Direction:
Transcribe the data below word for word, leaving out the pictures.

Excerpts of spatial question data:
• • • • • • •

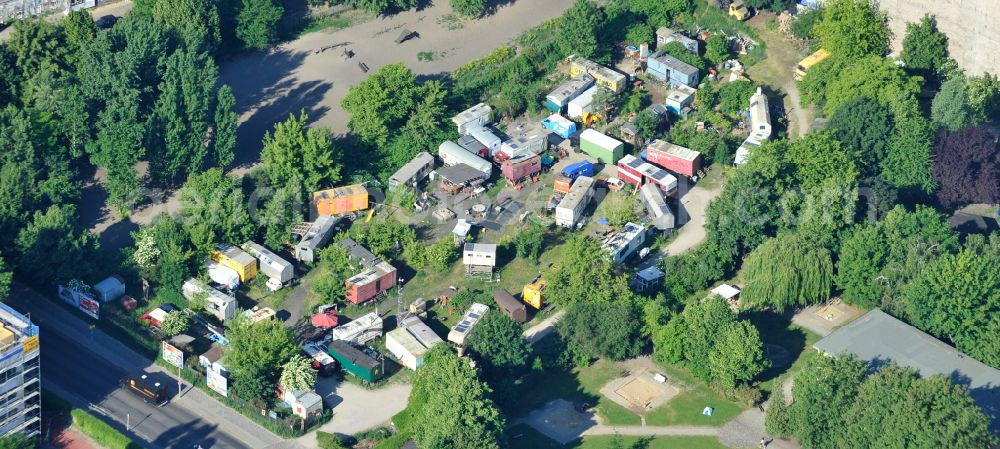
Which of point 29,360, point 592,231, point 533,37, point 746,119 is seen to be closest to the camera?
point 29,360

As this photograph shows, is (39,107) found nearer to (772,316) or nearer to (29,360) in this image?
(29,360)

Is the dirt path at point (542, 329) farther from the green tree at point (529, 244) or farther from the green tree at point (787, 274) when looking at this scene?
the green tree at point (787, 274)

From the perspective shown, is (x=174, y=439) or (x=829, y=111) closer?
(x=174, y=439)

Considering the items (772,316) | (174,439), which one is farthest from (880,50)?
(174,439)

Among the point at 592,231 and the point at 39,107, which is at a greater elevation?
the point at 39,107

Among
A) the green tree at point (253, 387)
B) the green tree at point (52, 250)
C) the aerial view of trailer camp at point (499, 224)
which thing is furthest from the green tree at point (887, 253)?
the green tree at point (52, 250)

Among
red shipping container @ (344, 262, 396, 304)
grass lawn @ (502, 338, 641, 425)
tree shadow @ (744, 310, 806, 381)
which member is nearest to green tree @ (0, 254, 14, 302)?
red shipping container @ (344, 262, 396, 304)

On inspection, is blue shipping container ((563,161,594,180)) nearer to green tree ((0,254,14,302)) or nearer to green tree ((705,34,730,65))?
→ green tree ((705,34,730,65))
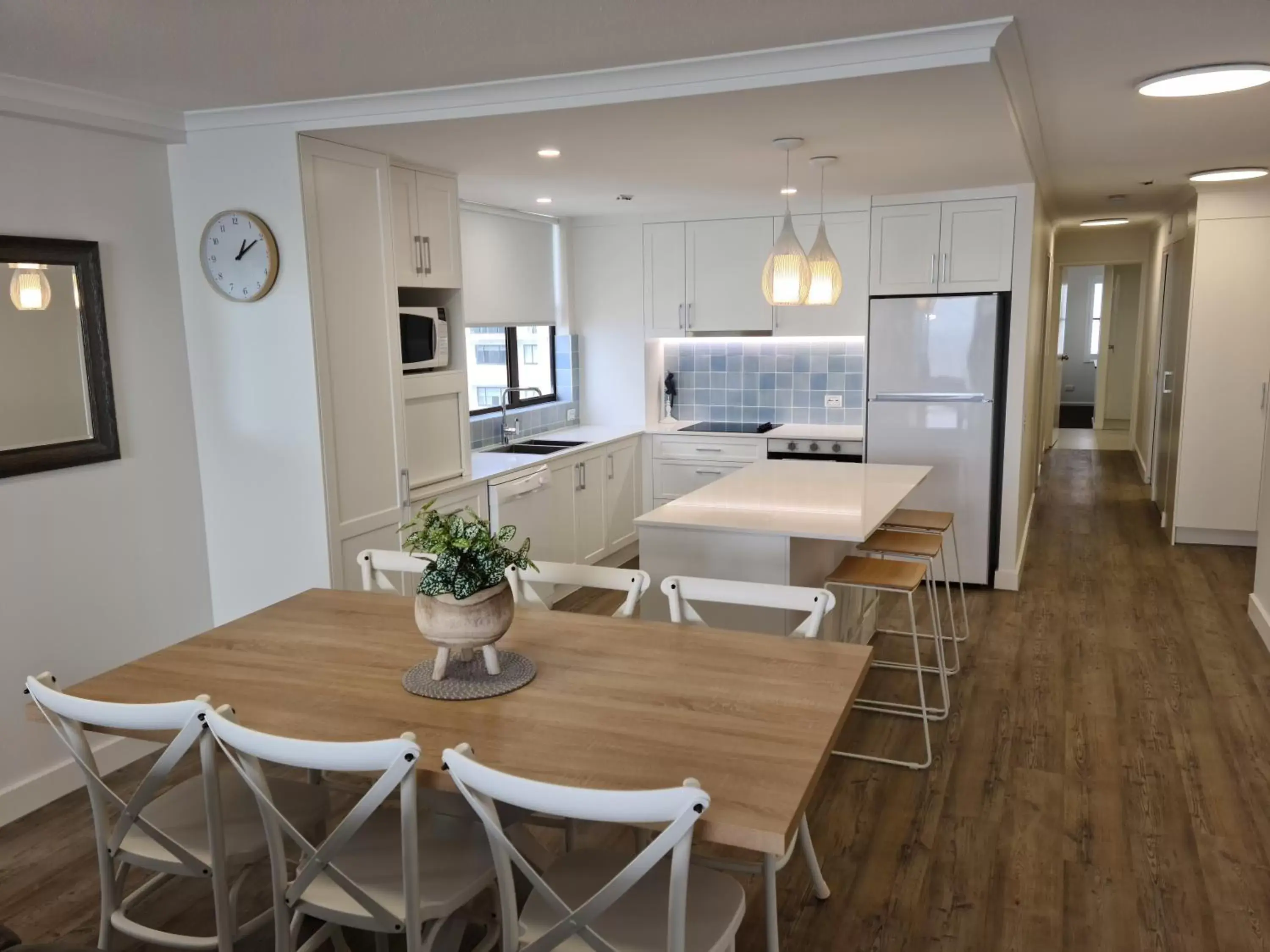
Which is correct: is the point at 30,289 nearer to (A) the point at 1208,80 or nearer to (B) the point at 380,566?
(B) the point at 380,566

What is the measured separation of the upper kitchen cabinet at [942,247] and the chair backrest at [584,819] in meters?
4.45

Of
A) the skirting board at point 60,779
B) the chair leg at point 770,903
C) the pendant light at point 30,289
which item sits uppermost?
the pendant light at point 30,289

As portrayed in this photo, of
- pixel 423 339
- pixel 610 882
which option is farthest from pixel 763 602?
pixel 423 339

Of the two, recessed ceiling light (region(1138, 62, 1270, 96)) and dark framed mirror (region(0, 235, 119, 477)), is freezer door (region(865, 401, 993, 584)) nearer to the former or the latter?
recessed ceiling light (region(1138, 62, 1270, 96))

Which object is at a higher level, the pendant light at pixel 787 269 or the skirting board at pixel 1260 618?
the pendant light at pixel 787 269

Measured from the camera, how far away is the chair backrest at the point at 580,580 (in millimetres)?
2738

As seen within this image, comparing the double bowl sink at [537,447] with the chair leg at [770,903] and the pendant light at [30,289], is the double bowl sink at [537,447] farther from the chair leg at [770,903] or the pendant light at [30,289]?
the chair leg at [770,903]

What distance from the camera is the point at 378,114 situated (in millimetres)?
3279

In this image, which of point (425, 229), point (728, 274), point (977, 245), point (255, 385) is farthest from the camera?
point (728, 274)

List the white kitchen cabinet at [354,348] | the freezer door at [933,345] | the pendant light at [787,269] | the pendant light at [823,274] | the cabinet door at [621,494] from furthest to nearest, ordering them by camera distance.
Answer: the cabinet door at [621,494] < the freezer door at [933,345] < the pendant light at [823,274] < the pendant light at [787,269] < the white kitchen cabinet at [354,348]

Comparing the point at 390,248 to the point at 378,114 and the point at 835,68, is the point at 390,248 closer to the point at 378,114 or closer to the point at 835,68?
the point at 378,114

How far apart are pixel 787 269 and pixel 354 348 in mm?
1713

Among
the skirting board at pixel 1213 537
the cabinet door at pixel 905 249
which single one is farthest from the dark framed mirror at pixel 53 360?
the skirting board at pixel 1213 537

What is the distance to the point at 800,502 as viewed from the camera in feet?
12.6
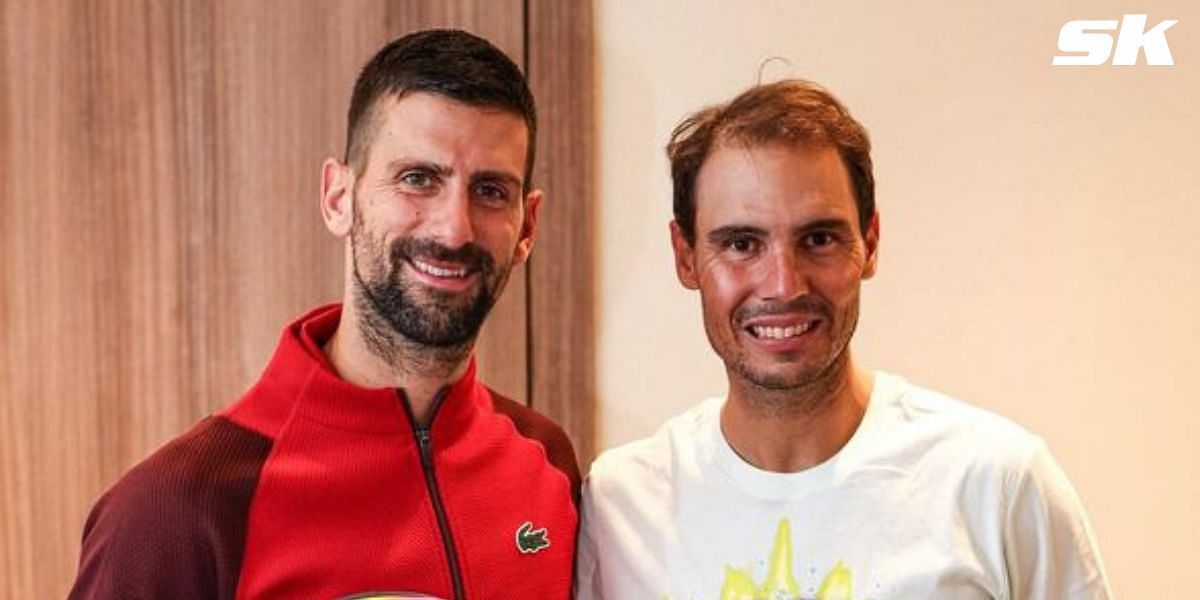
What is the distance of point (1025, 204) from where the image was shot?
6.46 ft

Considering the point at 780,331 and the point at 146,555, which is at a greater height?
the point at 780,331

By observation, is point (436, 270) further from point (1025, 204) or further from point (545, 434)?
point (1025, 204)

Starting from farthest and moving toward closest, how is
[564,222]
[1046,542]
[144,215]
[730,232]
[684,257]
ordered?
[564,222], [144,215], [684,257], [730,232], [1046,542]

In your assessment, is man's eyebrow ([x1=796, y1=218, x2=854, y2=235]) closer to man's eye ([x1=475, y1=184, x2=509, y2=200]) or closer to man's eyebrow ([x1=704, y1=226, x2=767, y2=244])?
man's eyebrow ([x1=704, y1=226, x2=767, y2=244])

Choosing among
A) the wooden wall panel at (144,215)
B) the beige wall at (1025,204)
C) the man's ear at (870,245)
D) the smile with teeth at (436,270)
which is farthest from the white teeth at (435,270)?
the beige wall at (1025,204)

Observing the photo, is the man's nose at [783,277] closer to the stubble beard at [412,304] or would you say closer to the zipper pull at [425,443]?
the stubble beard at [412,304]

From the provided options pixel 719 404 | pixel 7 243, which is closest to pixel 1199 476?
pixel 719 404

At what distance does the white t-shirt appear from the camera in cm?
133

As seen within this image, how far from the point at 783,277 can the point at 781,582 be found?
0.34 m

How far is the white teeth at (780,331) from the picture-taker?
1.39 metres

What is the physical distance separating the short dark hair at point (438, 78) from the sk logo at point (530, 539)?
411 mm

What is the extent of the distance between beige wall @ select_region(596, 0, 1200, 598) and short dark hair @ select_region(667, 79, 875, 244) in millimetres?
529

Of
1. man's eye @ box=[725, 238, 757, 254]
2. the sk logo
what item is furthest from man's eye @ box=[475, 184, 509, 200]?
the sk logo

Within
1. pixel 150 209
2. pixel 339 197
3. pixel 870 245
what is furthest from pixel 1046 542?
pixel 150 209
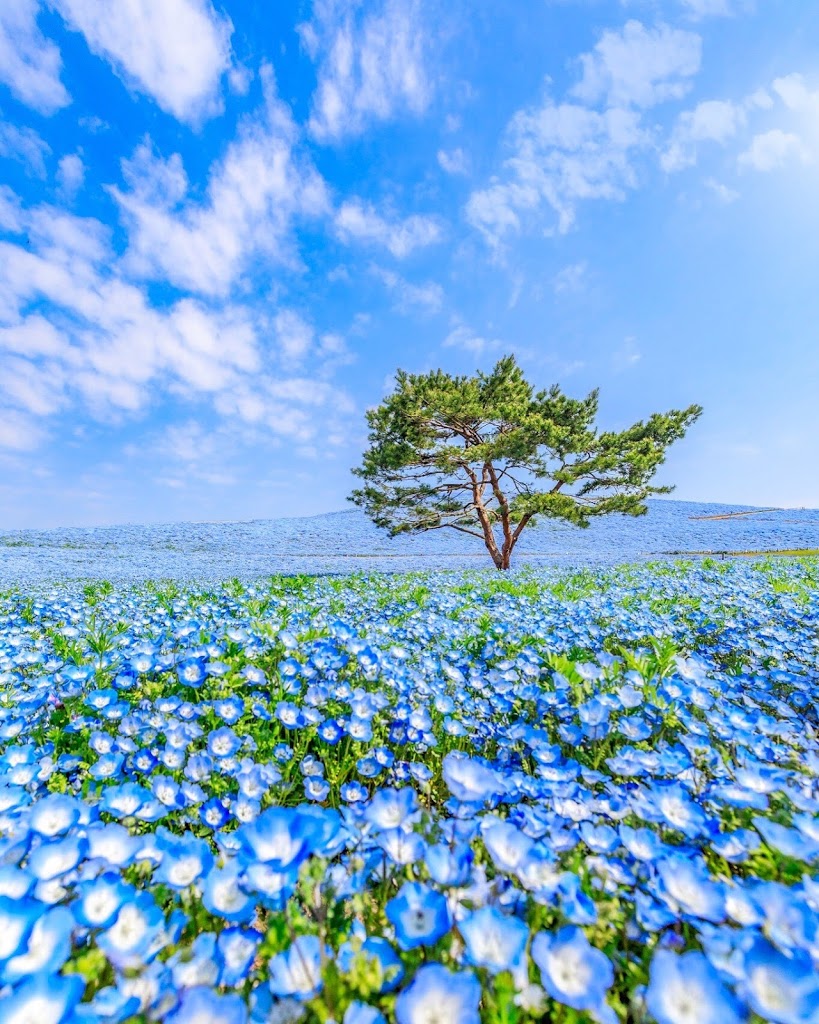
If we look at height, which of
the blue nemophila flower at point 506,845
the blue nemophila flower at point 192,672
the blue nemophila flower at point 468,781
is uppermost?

• • • • • • •

Right answer:
Which of point 29,360, point 592,231, point 533,37, point 746,119 is seen to be closest to the camera?
point 29,360

As this photograph shows, is (39,107) found nearer to (772,316) or nearer to (29,360) in this image?
(29,360)

Is the dirt path at point (542, 329) farther from the green tree at point (529, 244) or farther from the green tree at point (787, 274) when looking at this scene?
the green tree at point (787, 274)

From the perspective shown, is (x=174, y=439) or (x=829, y=111) closer?
(x=174, y=439)

Considering the items (772,316) | (174,439), which one is farthest from (880,50)?
(174,439)

Among the point at 592,231 and the point at 39,107, which is at a greater elevation?
the point at 39,107

Among
A) the green tree at point (253, 387)
B) the green tree at point (52, 250)
C) the aerial view of trailer camp at point (499, 224)
which thing is furthest from the green tree at point (887, 253)?
the green tree at point (52, 250)

Among
red shipping container @ (344, 262, 396, 304)
grass lawn @ (502, 338, 641, 425)
tree shadow @ (744, 310, 806, 381)
which member is nearest to green tree @ (0, 254, 14, 302)?
red shipping container @ (344, 262, 396, 304)

On inspection, is blue shipping container ((563,161,594,180)) nearer to green tree ((0,254,14,302)) or nearer to green tree ((705,34,730,65))?
→ green tree ((705,34,730,65))
Which is correct: is the point at 30,289 nearer to (A) the point at 1208,80 or nearer to (B) the point at 380,566?
(B) the point at 380,566

What is the measured separation of the upper kitchen cabinet at [942,247] and the chair backrest at [584,819] in meters?
4.45

Of
A) the skirting board at point 60,779
B) the chair leg at point 770,903
C) the pendant light at point 30,289
which item sits uppermost?
the pendant light at point 30,289

As portrayed in this photo, of
- pixel 423 339
- pixel 610 882
which option is farthest from pixel 763 602?
pixel 423 339

Of the two, recessed ceiling light (region(1138, 62, 1270, 96)) and dark framed mirror (region(0, 235, 119, 477)), is freezer door (region(865, 401, 993, 584)) nearer to the former or the latter?
recessed ceiling light (region(1138, 62, 1270, 96))

Which object is at a higher level, the pendant light at pixel 787 269 or the skirting board at pixel 1260 618?
the pendant light at pixel 787 269

Measured from the camera, how far away is the chair backrest at the point at 580,580 (in millimetres)?
2738

As seen within this image, comparing the double bowl sink at [537,447] with the chair leg at [770,903] and the pendant light at [30,289], is the double bowl sink at [537,447] farther from the chair leg at [770,903] or the pendant light at [30,289]?
the chair leg at [770,903]

What distance from the camera is the point at 378,114 situated (in millimetres)?
3279

In this image, which of point (425, 229), point (728, 274), point (977, 245), point (255, 385) is farthest from the camera?
point (728, 274)

List the white kitchen cabinet at [354,348] | the freezer door at [933,345] | the pendant light at [787,269] | the pendant light at [823,274] | the cabinet door at [621,494] from furthest to nearest, ordering them by camera distance.
Answer: the cabinet door at [621,494] < the freezer door at [933,345] < the pendant light at [823,274] < the pendant light at [787,269] < the white kitchen cabinet at [354,348]

Comparing the point at 390,248 to the point at 378,114 and the point at 835,68, is the point at 390,248 closer to the point at 378,114 or closer to the point at 835,68?
the point at 378,114

How far apart are pixel 787 269 and pixel 354 348 in mm?
1713

Among
the skirting board at pixel 1213 537
the cabinet door at pixel 905 249
which single one is farthest from the dark framed mirror at pixel 53 360?
the skirting board at pixel 1213 537

What is the distance to the point at 800,502 as viewed from the camera in feet?
12.6
What is the distance of point (1025, 204) from where the image was shot?
6.46 ft

Considering the point at 780,331 and the point at 146,555, which is at a greater height?
the point at 780,331

By observation, is point (436, 270) further from point (1025, 204) or further from point (545, 434)?
point (1025, 204)

Starting from farthest and moving toward closest, how is
[564,222]
[1046,542]
[144,215]
[730,232]
[684,257]
ordered?
[564,222], [144,215], [684,257], [730,232], [1046,542]

In your assessment, is man's eyebrow ([x1=796, y1=218, x2=854, y2=235]) closer to man's eye ([x1=475, y1=184, x2=509, y2=200]) or closer to man's eyebrow ([x1=704, y1=226, x2=767, y2=244])?
man's eyebrow ([x1=704, y1=226, x2=767, y2=244])

Choosing among
A) the wooden wall panel at (144,215)
B) the beige wall at (1025,204)
C) the man's ear at (870,245)
D) the smile with teeth at (436,270)
which is farthest from the white teeth at (435,270)?
the beige wall at (1025,204)

Observing the photo, is the man's nose at [783,277] closer to the stubble beard at [412,304] or would you say closer to the zipper pull at [425,443]?
the stubble beard at [412,304]

From the provided options pixel 719 404 | pixel 7 243, which is closest to pixel 1199 476?
pixel 719 404

At what distance does the white t-shirt appear from the camera in cm?
133

As seen within this image, how far from the point at 783,277 can the point at 781,582 be found?
0.34 m

How far is the white teeth at (780,331) from the picture-taker?
1.39 metres

What is the physical distance separating the short dark hair at point (438, 78) from the sk logo at point (530, 539)?
411 mm

What is the extent of the distance between beige wall @ select_region(596, 0, 1200, 598) and short dark hair @ select_region(667, 79, 875, 244) in millimetres?
529

Of
1. man's eye @ box=[725, 238, 757, 254]
2. the sk logo
what item is furthest from man's eye @ box=[475, 184, 509, 200]?
the sk logo

Within
1. pixel 150 209
2. pixel 339 197
3. pixel 870 245
what is furthest from pixel 1046 542?
pixel 150 209
If we look at height, which of
the blue nemophila flower at point 506,845
the blue nemophila flower at point 192,672
the blue nemophila flower at point 468,781
is uppermost?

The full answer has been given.